TASK INSTRUCTIONS:
Only the lines from the top of the data through the line with "genus: Felis" should be repeated, each exactly as written.

>>>

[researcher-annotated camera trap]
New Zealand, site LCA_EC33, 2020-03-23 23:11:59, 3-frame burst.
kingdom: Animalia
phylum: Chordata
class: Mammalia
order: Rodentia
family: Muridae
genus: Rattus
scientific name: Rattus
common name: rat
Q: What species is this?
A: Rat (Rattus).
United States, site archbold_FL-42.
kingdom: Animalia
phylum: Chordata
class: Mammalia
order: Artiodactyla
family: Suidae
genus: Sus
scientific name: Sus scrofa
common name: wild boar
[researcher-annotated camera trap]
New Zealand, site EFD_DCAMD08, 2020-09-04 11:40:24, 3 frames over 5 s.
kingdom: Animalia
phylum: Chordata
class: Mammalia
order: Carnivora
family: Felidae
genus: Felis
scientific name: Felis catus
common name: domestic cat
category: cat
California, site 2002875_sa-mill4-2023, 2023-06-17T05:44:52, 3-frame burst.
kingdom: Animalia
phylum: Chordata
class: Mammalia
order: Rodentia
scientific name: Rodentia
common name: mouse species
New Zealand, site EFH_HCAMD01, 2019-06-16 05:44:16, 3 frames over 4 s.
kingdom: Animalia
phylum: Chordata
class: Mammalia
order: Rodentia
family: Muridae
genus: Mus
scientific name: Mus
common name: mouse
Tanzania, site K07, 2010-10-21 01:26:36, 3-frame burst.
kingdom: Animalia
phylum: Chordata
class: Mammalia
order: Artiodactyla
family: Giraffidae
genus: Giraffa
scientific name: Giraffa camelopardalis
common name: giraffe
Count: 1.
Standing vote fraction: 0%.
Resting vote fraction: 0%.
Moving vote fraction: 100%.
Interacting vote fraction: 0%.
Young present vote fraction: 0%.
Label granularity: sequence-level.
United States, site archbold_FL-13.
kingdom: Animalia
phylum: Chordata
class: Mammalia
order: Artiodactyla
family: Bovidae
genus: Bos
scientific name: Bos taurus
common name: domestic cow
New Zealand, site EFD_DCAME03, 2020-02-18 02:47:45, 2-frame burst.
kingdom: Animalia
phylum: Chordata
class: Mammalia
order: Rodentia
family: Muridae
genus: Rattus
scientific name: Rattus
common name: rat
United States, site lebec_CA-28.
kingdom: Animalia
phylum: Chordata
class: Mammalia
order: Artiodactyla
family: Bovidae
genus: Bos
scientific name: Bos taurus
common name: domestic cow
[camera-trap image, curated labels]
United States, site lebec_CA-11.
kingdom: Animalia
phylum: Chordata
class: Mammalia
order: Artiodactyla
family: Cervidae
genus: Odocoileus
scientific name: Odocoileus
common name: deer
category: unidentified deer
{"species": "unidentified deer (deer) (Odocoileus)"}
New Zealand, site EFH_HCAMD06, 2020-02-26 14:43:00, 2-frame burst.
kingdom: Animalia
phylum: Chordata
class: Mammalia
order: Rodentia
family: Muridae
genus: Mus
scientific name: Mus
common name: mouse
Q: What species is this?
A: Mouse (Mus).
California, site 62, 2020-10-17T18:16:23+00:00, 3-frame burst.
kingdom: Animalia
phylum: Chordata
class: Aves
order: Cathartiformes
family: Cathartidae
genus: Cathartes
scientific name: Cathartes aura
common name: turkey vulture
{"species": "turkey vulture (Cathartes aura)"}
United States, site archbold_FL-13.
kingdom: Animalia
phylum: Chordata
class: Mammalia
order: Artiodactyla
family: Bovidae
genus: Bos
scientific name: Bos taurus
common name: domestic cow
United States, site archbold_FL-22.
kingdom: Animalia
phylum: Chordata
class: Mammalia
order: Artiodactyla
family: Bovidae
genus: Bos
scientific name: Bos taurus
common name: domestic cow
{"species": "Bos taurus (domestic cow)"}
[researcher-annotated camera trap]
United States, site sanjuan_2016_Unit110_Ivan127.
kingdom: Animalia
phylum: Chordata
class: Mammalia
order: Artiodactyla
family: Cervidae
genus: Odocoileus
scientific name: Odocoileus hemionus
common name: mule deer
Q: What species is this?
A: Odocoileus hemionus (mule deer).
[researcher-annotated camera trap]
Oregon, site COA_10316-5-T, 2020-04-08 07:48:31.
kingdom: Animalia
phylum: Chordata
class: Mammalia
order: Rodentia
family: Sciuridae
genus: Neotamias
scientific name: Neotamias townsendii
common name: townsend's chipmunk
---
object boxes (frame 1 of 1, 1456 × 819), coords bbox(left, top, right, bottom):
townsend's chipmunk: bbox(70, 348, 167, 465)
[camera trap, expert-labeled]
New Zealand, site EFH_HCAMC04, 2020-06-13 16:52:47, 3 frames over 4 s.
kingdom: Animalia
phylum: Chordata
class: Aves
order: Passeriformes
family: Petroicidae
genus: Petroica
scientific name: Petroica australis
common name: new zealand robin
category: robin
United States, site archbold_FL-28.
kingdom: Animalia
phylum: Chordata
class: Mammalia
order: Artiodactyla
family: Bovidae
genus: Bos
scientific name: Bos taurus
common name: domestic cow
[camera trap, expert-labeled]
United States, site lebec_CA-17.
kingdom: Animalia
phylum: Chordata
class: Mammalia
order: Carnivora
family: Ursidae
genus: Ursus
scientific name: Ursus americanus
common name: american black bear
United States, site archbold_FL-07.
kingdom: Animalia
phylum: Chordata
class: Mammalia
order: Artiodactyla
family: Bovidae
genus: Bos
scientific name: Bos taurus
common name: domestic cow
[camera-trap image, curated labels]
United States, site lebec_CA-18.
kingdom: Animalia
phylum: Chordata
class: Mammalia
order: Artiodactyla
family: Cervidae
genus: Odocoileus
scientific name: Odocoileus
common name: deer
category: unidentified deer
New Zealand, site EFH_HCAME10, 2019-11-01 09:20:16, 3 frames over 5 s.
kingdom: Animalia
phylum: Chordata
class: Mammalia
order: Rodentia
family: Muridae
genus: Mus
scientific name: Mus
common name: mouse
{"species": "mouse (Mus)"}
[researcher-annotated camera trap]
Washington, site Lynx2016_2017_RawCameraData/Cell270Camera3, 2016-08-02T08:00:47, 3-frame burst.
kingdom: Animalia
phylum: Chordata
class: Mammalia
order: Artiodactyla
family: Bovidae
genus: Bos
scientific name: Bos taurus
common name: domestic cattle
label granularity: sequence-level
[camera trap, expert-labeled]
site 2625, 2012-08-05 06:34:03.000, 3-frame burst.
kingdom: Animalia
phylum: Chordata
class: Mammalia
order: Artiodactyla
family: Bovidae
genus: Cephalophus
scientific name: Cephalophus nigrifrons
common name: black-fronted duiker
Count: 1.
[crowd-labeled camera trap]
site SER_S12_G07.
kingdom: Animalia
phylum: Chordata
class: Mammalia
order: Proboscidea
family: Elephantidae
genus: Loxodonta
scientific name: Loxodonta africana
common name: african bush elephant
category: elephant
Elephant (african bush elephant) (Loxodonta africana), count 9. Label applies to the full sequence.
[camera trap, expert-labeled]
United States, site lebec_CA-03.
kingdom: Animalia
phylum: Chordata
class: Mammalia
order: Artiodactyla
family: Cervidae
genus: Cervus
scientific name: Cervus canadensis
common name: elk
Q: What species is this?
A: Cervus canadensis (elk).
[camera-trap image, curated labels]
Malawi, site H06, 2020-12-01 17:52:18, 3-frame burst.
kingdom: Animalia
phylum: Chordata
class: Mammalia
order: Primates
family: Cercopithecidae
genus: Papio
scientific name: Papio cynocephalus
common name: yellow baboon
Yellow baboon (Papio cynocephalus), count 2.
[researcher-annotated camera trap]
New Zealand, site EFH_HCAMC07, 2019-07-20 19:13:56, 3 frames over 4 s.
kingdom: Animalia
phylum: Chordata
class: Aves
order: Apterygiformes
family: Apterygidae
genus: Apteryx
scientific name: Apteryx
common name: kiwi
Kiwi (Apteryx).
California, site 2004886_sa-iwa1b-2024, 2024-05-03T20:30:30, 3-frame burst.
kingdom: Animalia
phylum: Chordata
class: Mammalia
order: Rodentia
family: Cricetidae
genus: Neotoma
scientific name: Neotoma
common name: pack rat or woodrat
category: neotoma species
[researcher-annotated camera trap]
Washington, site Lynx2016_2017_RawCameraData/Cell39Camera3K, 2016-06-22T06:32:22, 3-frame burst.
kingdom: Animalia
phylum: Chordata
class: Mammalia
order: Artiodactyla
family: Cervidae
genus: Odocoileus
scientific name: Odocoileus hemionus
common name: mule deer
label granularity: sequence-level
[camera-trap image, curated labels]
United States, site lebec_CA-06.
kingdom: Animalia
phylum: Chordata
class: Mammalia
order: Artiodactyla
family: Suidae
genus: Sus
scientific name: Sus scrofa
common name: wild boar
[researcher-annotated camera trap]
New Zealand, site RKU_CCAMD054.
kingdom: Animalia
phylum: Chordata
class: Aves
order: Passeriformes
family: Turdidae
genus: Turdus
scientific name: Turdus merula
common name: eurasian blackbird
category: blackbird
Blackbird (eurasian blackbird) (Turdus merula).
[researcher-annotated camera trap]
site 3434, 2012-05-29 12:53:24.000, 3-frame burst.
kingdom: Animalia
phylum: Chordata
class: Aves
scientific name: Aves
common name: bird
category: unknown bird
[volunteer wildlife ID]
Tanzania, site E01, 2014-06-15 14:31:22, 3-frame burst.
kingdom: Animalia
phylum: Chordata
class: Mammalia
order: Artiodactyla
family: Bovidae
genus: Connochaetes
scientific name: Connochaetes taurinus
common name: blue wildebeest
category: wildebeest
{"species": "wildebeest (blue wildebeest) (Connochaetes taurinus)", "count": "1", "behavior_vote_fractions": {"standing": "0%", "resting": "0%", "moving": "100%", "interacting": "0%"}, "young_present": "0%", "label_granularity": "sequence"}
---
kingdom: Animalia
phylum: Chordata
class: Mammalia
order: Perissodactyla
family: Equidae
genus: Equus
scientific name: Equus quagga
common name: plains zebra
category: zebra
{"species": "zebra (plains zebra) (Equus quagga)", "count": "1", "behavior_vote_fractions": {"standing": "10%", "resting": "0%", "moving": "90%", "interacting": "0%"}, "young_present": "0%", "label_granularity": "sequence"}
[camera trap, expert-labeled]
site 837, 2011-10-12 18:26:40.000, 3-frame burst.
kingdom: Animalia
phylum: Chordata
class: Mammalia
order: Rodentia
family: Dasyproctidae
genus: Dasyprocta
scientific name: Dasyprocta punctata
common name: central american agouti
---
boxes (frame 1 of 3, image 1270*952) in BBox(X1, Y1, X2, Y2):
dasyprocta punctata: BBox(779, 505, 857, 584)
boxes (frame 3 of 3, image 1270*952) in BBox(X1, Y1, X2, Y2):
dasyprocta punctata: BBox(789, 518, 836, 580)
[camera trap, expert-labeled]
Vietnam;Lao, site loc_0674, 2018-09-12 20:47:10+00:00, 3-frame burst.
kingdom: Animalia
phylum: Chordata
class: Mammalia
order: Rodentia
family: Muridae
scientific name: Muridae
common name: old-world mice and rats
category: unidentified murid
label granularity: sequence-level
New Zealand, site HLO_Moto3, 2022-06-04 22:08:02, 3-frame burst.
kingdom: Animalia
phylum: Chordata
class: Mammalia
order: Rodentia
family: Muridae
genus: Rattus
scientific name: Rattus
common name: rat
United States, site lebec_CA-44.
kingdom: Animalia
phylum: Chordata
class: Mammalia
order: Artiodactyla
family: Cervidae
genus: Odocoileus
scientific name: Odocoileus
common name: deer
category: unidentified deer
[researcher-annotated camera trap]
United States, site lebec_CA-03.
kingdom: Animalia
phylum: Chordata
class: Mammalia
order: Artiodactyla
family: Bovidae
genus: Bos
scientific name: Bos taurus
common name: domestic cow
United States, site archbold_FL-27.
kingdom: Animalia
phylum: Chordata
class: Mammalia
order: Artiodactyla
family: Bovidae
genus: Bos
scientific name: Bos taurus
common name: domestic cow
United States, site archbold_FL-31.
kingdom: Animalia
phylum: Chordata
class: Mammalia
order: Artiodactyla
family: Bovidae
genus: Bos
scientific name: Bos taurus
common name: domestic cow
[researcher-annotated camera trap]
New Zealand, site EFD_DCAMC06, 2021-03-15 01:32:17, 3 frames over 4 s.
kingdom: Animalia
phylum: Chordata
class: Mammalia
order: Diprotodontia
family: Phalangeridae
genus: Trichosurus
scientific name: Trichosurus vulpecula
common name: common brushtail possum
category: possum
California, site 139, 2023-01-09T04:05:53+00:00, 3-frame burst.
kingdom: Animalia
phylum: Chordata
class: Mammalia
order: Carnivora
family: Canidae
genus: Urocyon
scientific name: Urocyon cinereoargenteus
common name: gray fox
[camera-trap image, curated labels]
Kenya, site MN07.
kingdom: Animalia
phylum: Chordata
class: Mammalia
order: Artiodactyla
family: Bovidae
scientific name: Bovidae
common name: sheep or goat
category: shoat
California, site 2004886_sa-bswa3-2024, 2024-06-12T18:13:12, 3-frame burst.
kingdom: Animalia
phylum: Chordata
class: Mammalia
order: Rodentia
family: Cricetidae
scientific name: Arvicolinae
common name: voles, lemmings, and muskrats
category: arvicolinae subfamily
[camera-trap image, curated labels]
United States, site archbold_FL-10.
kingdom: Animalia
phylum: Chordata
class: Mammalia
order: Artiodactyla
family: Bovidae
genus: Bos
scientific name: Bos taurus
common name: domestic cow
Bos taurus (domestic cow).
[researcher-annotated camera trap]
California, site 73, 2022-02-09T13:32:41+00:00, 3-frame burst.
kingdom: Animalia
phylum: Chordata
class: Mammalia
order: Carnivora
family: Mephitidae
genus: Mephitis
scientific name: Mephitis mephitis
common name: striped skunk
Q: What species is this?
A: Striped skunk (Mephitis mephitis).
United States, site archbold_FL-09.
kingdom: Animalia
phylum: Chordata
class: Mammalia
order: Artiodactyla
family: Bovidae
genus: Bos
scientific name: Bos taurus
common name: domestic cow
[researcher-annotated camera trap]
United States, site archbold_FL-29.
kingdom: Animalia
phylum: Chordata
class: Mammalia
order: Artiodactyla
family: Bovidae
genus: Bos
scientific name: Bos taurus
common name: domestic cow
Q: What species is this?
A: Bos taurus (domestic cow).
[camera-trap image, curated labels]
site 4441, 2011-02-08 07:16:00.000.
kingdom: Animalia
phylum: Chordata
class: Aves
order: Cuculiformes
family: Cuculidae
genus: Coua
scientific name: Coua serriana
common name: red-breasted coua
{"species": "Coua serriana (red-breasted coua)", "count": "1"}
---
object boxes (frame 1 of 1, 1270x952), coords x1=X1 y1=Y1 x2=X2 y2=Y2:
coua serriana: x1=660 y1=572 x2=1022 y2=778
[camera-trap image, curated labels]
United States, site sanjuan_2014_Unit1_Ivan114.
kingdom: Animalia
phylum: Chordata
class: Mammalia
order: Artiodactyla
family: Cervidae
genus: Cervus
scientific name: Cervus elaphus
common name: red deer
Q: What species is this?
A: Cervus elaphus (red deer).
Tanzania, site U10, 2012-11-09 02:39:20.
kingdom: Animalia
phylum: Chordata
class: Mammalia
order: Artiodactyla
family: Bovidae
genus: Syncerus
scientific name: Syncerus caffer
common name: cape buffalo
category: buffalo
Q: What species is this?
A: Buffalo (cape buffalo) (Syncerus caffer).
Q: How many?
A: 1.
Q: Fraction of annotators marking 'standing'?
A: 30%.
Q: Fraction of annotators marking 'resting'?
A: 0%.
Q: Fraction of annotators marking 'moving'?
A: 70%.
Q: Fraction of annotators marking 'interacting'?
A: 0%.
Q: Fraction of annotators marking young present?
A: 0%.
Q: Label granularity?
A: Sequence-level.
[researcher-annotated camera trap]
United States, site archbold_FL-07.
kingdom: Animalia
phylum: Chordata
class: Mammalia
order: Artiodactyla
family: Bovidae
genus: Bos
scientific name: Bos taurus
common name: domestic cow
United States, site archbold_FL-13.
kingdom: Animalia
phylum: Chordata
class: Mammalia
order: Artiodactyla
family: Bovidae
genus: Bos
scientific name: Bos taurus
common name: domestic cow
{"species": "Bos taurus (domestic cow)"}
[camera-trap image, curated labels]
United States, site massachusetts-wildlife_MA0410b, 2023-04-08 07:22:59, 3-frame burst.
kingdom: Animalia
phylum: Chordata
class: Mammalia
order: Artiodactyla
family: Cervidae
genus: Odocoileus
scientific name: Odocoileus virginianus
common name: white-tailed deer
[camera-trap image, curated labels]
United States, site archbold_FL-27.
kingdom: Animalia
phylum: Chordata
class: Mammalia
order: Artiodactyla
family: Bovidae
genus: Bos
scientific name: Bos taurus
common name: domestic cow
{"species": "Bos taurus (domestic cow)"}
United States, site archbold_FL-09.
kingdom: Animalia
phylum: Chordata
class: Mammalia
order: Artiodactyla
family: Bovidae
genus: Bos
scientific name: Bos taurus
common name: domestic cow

<<<

RESULT FOR THIS EXERCISE:
[researcher-annotated camera trap]
New Zealand, site LCA_EC33, 2020-03-23 23:11:59, 3-frame burst.
kingdom: Animalia
phylum: Chordata
class: Mammalia
order: Rodentia
family: Muridae
genus: Rattus
scientific name: Rattus
common name: rat
Q: What species is this?
A: Rat (Rattus).
United States, site archbold_FL-42.
kingdom: Animalia
phylum: Chordata
class: Mammalia
order: Artiodactyla
family: Suidae
genus: Sus
scientific name: Sus scrofa
common name: wild boar
[researcher-annotated camera trap]
New Zealand, site EFD_DCAMD08, 2020-09-04 11:40:24, 3 frames over 5 s.
kingdom: Animalia
phylum: Chordata
class: Mammalia
order: Carnivora
family: Felidae
genus: Felis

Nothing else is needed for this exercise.